Further, I consider in this case that fairness requires that Mr Hodgson not be disadvantaged by the improper conduct I have described. In this case, s 138 of the Evidence Act applies. The evidence in the form of the Advice was obtained improperly and is not to be admitted. I find against the position that the desirability of admitting the evidence outweighs the undesirability of admitting evidence that has been obtained in this fashion. In arriving at this conclusion, I take into account, amongst other things, the gravity of the impropriety described, being one of the factors which may be taken into account pursuant to s 138(3).Hodgson v Amcor is a useful ruling on evidence because of the range of topics it deals with. Given the range of topics it is surprising that the judgment only comes to 22 pages in length.
An important lesson from Hodgson v Amcor is that practitioners need to make sure that a witness who incorrectly responds to a subpoena by giving the documents to a party (instead of the Court) is properly directed to give the documents to the Court. At no stage is a party permitted to inspect a subpoenaed document without an order permitting them to do so. If the party improperly inspects and uses the document, then the Court is likely to denounce that conduct and this may result in the party being prevented from using that document as evidence.

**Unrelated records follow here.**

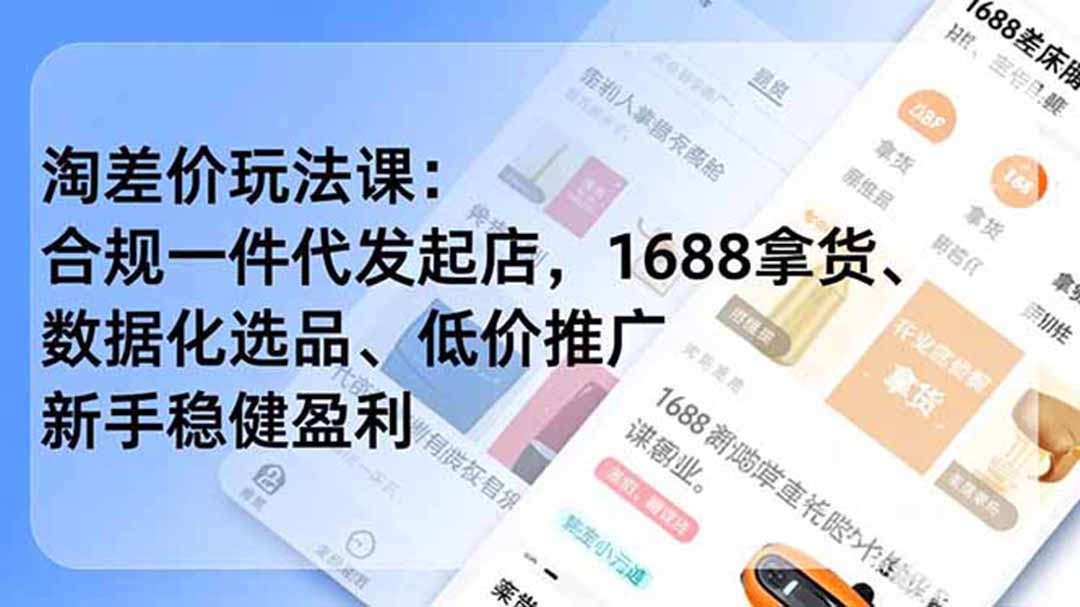 (19466期)淘差价玩法课:合规一件代发起店,1688拿货、数据化选品、低价推广,新手稳健盈利(更新7月) (19466期)淘差价玩法课:合规一件代发起店,1688拿货、数据化选品、低价推广,新手稳健盈利(更新7月)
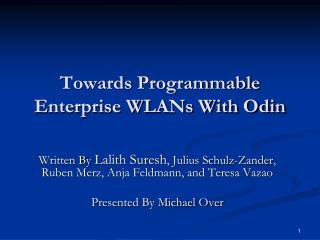 Towards Programmable Enterprise WLANs With Odin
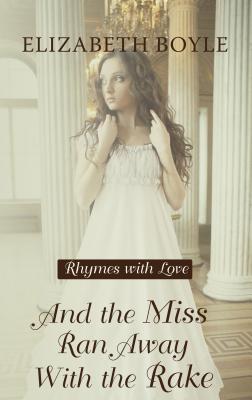 Cover for And the Miss Ran Away with the Rake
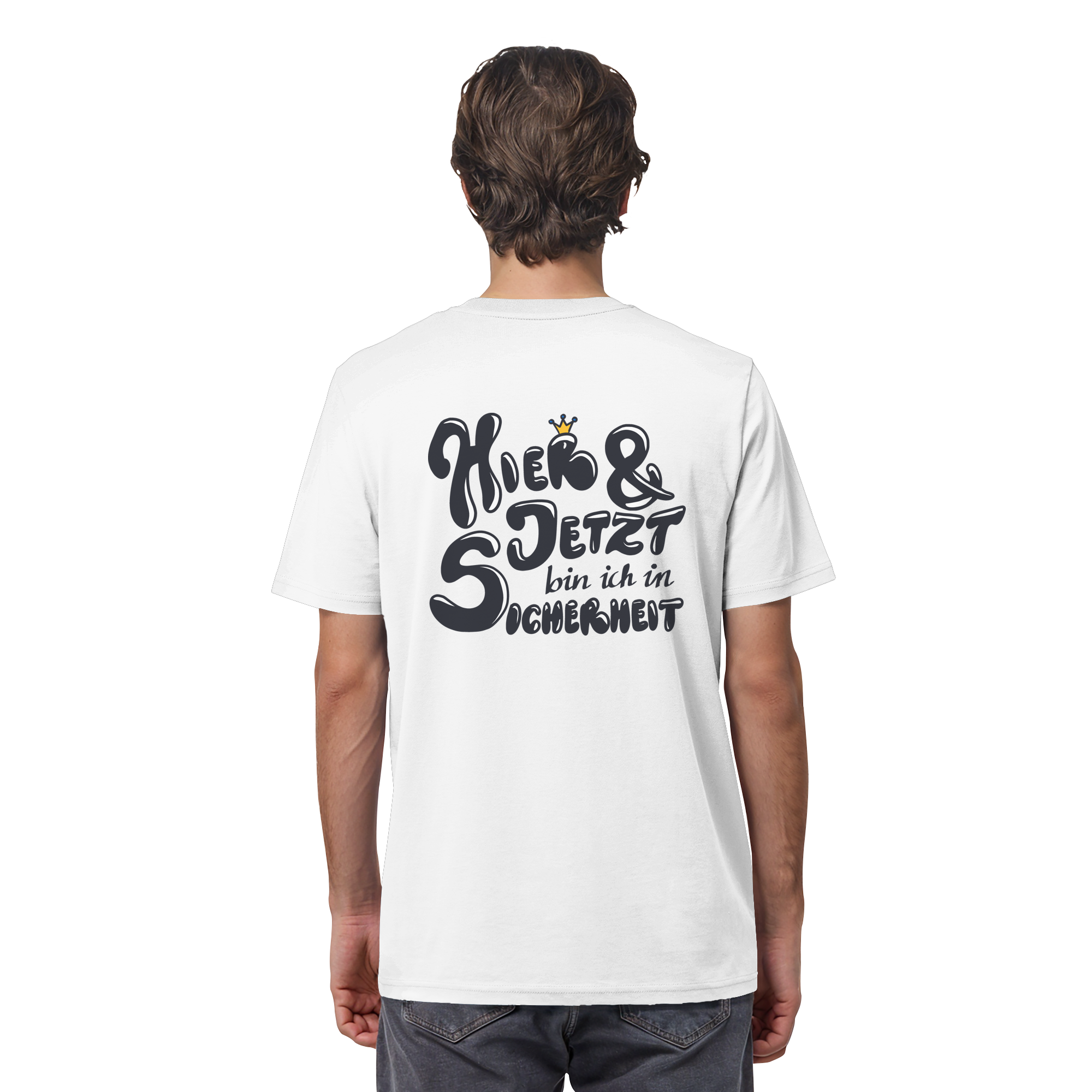Hier und jetzt bin ich in Sicherheit "Schwarze Edition" Backprint - Organic Shirt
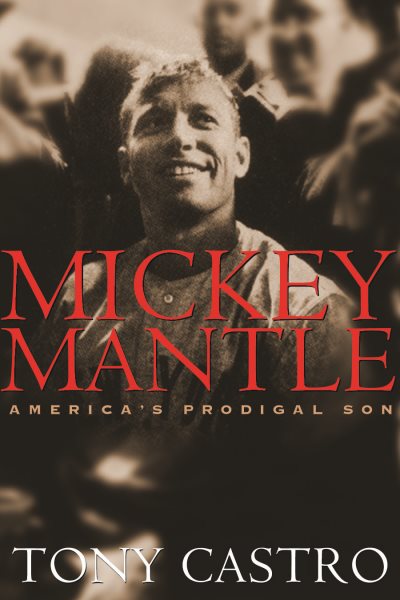 Mickey Mantle: America\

Hodgson v Amcor also suggests that the Court takes a strict approach when assessing the circumstances which could amount to a loss of privilege. Here the Court did not consider that a loss of privilege occurred when the privileged document was referred to in an opponent's affidavit of documents or in the opening address. Vickery J considered that it was perfectly acceptable to wait for an objection to be made during cross examination.